Manual instrumentation
Now, without Deep Profiling on, the high level overview you’re getting will stop at the first level of scripting calls that are called by Unity’s script messaging system (e.g. your CarAIController.FixedUpdate() calls and similar). The only samples that will appear underneath those are the ones that are explicitly instrumented with ProfilerMarker.Begin/End/Auto, either by you/within the C# scripts of your projects, or by such instrumentation in the our Scripting API Layer or Native code (e.g. GC.Alloc, GameObject.Instantiate…)
So if you want to get a bit more details without incurring the full Deep Profiling overhead: Add ProfilerMarkers in relevant places e.g. in CarAIController.Drive()/GetPath()/CarOverturned(). You can always refine this further as needed. If you think a particular bit of code is likely to have some bigger impact on performance or should be monitored closely, adding markers there could be valuable, not just to you but also to users of your assetstore package. You can also think about how your users are going to see this and how to give them information that is the most relevant for them, as well as some hints as to what they could due to mitigate the costs.
Data transferal cost
Beyond just the pure sample instrumentation cost overhead, the higher amount of samples will also need to be transferred from your phone to your desktop machine. Things to consider: Are you using Wifi or ADB? Maybe you can use the Profiler APIs to record data to a file on the device instead and then download it to your desktop machine for analysis.
Data gathered for Profiler Modules you’re not interested in
Every Profiler Module that is added in the Profiler window (or when profiling to file, enabled/not disabled via calls to Profiler.SetAreaEnabled()) will incur some overhead for gathering the data it needs to provide you with more detailed information relevant to that feature/area, how much varies greatly between the modules and the project. Typically high costs can come from e.g. GPU, UI, Audio, and sometimes the Memory modules. (The later usually indicates you’re trashing the memory so it kinda highlights a Problem more so than being one on its own.)
You can get some understanding of the cost of the Modules by looking at the main thread’s base sample (i.e. on the Same Layer as PlayerLoop and EditorLoop) for Profiling named either Profiler.CollectEditorStats or Profiler.CollectGlobalStats depending on what you are profiling. Underneath that each module that could incur a higher cost for gathering it’s stats at the end of the frame will have a sample indicating how long it took for that data gathering. Cost incurred over the duration of the frame, e.g. due to GPU profiling wouldn’t be captured there but it could give you an indication.
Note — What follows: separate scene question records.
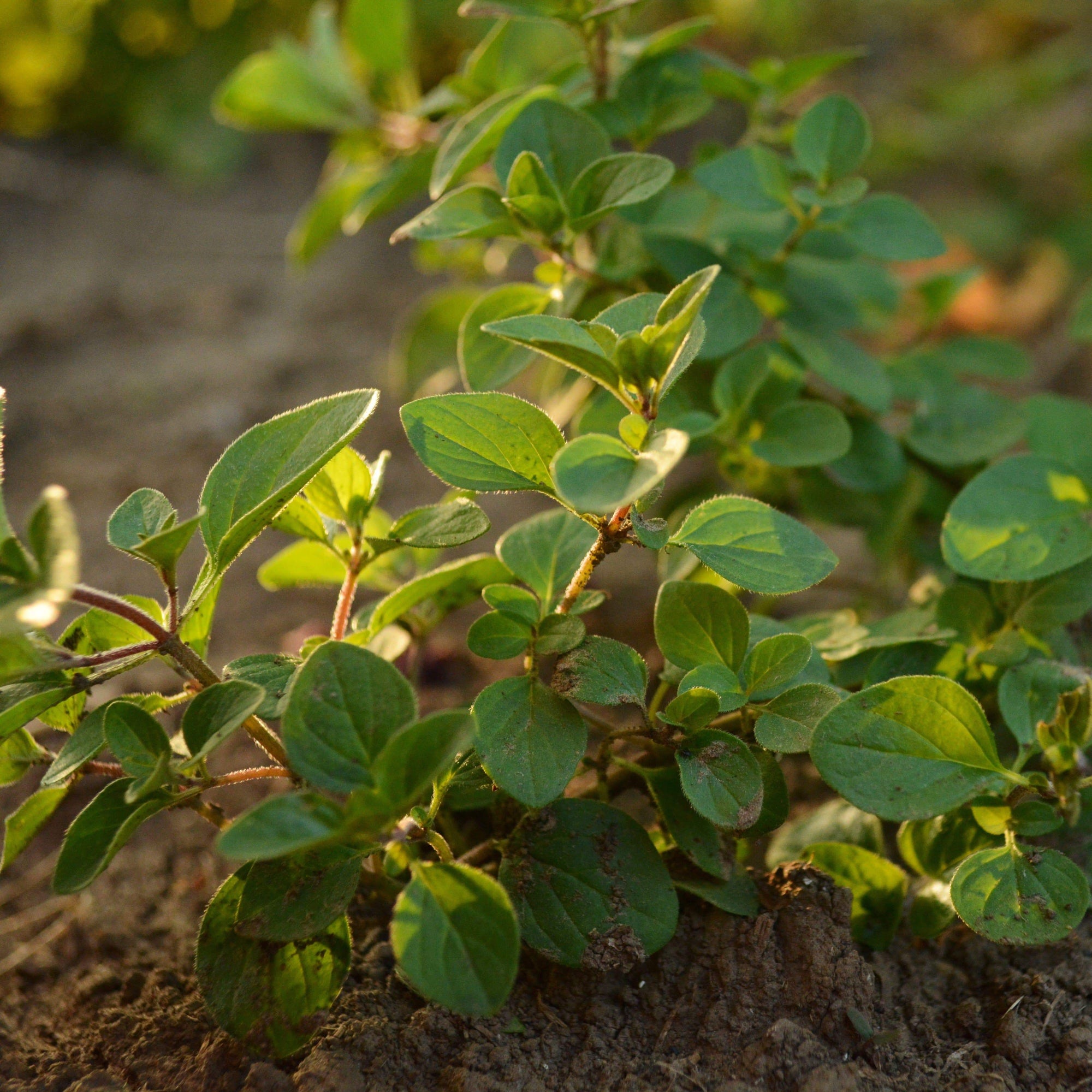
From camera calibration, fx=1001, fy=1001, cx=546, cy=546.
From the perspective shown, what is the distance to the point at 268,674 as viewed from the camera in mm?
1036

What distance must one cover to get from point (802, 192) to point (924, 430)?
1.59ft

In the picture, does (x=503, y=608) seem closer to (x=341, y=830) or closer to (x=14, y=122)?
(x=341, y=830)

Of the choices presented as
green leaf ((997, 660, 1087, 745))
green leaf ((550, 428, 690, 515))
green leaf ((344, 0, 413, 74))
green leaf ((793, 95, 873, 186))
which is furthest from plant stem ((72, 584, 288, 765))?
green leaf ((344, 0, 413, 74))

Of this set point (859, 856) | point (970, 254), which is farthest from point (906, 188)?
point (859, 856)

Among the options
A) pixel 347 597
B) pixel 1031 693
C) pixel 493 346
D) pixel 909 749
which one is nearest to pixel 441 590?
pixel 347 597

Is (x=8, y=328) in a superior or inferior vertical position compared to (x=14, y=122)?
inferior

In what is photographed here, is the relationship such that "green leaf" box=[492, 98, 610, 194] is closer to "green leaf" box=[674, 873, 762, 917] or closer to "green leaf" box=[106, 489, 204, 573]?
"green leaf" box=[106, 489, 204, 573]

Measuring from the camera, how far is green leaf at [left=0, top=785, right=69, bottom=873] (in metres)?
1.02

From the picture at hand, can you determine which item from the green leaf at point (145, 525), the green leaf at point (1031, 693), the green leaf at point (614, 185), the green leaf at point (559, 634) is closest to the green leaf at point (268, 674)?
the green leaf at point (145, 525)

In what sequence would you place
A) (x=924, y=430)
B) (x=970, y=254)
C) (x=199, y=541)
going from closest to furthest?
(x=924, y=430) → (x=199, y=541) → (x=970, y=254)

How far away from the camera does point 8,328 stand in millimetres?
2678

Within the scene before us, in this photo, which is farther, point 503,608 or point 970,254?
A: point 970,254

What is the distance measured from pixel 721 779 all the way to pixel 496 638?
0.90ft

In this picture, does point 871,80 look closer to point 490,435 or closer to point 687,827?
point 490,435
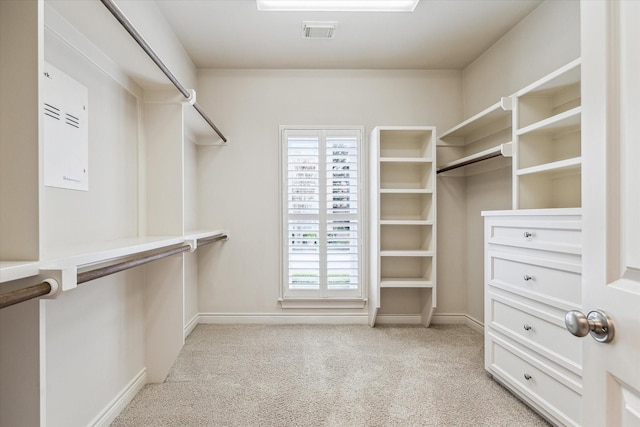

Anyways, long story short? Remove Modules for areas that are not your current area of focus to get cleaner data overall, then re-add them once you have a better idea of where to look to get more details for these areas.
Call Stacks
If you are hunting down GC.Alloc samples and are using Deep Profiling to pinpoint them, you should pobably turn on the Call Stacks toggle in the toolbar instead as a lower cost way of getting even more details on where and why they occur.
Lastly
We are aware of these workflow pains and costs that muddy the waters. We’re trying to reduce them wherever and however we can, offering ways like the ones described to opt in and out of them as needed, making it easier to add custom data to the profiler, improving the documentation to show best practices when Profiling and improving the stability, usability and performance of the PlayerConnection that is used for the data transfer. Nothing of what I wrote here should be seen as an excuse of ours so that we would not need to strive to make the experience of profiling better and addressing performance issues, especially in scenarios where these performance costs make profiling near impossible or even lead to crashes.
Speaking of crashes, if that happens, please report a bug so we can fix it. We’ve already ensured this quite a bit but we can always miss something. Also, if none of the ways I described help work around these costs to unblock you, we’d want to know about that too, so that we can use that feedback to know where else we need to reduce costs, offer opt-outs or fix straight up bugs with the profiling suit.